Artinya, secara keseluruhan kualitas pendidikan berawal dari kualitas
pembelajaran yang dilaksanakan oleh guru di ruang kelas.
Secara kuantitas,
jumlah guru di Indonesia cukup memadai. Namun secara distribusi dan mutu, pada
umumnya masih rendah. Hal ini dapat dibuktikan dengan masih banyaknya
guru yang belum sarjana, namun mengajar di SMU/SMK, serta banyaknya guru yang
mengajar tidak sesuai dengan disiplin ilmu yang mereka miliki. Keadaan ini
cukup memprihatinkan, dengan prosentase lebih dari 50% di seluruh Indonesia.
Menurut data
Kemendiknas 2010 akses pendidikan di Indonesia masih perlu mendapat perhatian,
lebih dari 1,5 juta anak tiap tahun tidak dapat melanjutkan sekolah. Sementara
dari sisi kualitas guru dan komitmen mengajar terdapat lebih dari 54% guru
memiliki standar kualifikasi yang perlu ditingkatkan dan 13,19% bangunan
sekolah dalam kondisi perlu diperbaiki.
Hal ini seharusnya
menjadi salah satu titik berat perbaikan sistem pendidikan di Indonesia,
mengingat semakin maju-nya suatu negara bermula dari pendidikan yang
berkualitas, pendidikan yang berkualitas bermuara dari pembelajaran yang berkualitas,
pembelajaran yang berkualitas dimulai dari pengajar yang berkualitas pula.
3.
Menurut Education Development
Index (EDI) Indonesia berada pada posisi ke-69
Berdasarkan data,
perkembangan pendidikan Indonesia masih tertinggal bila dibandingkan dengan
negara-negara berkembang lainnya. Menurut Education For All Global Monitoring
Report 2011 yang dikeluarkan oleh UNESCO setiap tahun dan berisi hasil
pemantauan pendidikan dunia, dari 127 negara, Education Development Index (EDI)

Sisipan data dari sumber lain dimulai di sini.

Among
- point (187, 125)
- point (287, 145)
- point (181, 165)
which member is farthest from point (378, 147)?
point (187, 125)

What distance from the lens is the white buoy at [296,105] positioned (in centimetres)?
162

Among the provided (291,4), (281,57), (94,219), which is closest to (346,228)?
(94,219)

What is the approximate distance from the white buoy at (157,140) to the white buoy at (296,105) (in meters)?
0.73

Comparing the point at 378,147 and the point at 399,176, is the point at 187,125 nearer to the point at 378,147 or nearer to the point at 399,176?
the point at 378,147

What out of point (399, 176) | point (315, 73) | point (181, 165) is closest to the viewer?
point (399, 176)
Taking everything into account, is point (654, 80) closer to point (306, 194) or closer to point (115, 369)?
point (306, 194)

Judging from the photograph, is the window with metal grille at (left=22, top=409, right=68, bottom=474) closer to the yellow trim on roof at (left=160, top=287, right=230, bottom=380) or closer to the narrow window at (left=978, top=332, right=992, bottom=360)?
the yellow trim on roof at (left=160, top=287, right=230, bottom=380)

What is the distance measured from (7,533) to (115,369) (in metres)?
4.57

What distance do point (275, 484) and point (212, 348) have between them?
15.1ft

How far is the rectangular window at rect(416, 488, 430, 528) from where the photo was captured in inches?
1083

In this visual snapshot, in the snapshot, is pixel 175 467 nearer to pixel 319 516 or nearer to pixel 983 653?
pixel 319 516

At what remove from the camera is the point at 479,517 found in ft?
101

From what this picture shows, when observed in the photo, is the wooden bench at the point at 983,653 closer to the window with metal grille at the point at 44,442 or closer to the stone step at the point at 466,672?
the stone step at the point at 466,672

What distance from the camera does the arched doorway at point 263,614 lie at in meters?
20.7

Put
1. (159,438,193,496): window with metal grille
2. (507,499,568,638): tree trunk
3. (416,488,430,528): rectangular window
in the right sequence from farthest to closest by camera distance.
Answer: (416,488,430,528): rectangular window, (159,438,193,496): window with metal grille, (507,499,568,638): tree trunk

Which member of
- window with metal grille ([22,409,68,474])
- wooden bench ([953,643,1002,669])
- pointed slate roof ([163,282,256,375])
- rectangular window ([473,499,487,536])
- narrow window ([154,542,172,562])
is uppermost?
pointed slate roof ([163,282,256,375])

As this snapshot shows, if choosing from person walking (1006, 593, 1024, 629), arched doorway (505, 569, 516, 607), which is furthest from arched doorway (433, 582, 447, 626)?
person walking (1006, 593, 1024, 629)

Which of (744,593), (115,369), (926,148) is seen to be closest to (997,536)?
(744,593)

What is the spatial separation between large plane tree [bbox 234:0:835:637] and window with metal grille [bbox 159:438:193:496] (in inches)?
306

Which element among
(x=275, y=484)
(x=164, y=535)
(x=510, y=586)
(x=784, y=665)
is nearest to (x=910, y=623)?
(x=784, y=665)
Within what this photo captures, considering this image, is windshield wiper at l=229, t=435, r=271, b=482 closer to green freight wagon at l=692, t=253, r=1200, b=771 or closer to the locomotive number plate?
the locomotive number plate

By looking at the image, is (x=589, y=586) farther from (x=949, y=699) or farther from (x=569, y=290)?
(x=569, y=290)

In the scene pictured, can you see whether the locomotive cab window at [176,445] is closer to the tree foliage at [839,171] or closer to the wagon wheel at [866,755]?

Indonesia berada pada posisi ke-69, dibandingkan Malaysia (65) dan Brunei (34).
4.
34% Sekolah di Indonesia Kekurangan Guru
Distribusi Guru
tidak merata. 21% sekolah di perkotaan kekurangan Guru. 37% sekolah di pedesaan
kekurangan Guru. 66% sekolah di daerah terpencil kekurangan Guru dan 34%
sekolah di Indonesia yang kekurangan Guru. Sementara di banyak
daerah terjadi kelebihan Guru.
Sumber: Teacher Employment & Deployment, World Bank 2007
5.
Sebaran indeks kualitas Guru di Indonesia
setengah nilai maksimal indeks
Sebaran indeks kualitas
Guru di Indonesia setengah nilai maksimal indeks dimana nilai maksimal adalah
11.
Sumber: Analisis Data Guru 2009, Ditjen PMPTK 2009
Fakta diatas seharusnya menjadi
pelajaran penting bagi pemerintah untuk serius dalam mencerdaskan kualitas
pendidik dan anak bangsa sebagai terdidik. Belum lagi beberapa kebijakan pemerintah
tidak pro terhadap pendidikan merakyat dan akhirnya tidak dapat menjadi solusi
atas penentasan wajib belajar 9 tahun apalagi menjadi solusi bagi pendidikan
yang Indonesia.
Barangkali ada benarnya apa yang dikatan
Pramoedya Ananta Toer bahwa kita ini adalah bangsa budak, budak bagi bangsa
lain dan budak bagi negara sendiri. Berapa anggaran yang dihabiskan oleh
pemerintah untuk melakukan kunjungan kerja ke negara lain kemudian mempelajari
sistem pendidikan mereka dan menerapkannya di Indonesia. Nyatanya keadaan
pendidikan negara kita tidak juga bisa terlepas dari masalah pemerataan di
setiap daerah.
Melihat kekinian bangsa yang terus
berkutat pada krisis moral kiranya perlu rumusan tentang bagaimana agar bangsa
kita bisa terlepas dari persoalan ini. Korupsi terjadi karena krisis moral, pemerkosaan,
pembunuhan, ataupun ketidakseriusan pemerintah dalam menjalankan tugasnya
adalah dampak dari krisis moral. Maka hal mendasar yang perlu ditanamkan secara
dalam dan kuat pada metode pendidikan usia dini adalah tentang pendidikan moral
yang Indonesia.
Nampaknya inilah saat yang tepat untuk
Negara kita berbenah melalui sektor pendidikan. Bangsa kita tidak butuh teori
lengkap tentang perubahan ataupun tentang pergerakan. cukup mencerdaskan pemuda
dan ajarkan mereka tentang nilai pancasila dan jaminkan haknya lewat
undang-undang dasar serta hapuskan amandeman di era orde baru. Maka pergerakan
dan perubahan itu akan mereka rumuskan sendiri jalannya. Rasanya tidak ada
bangsa yang mau terus bodoh dan tertinggal.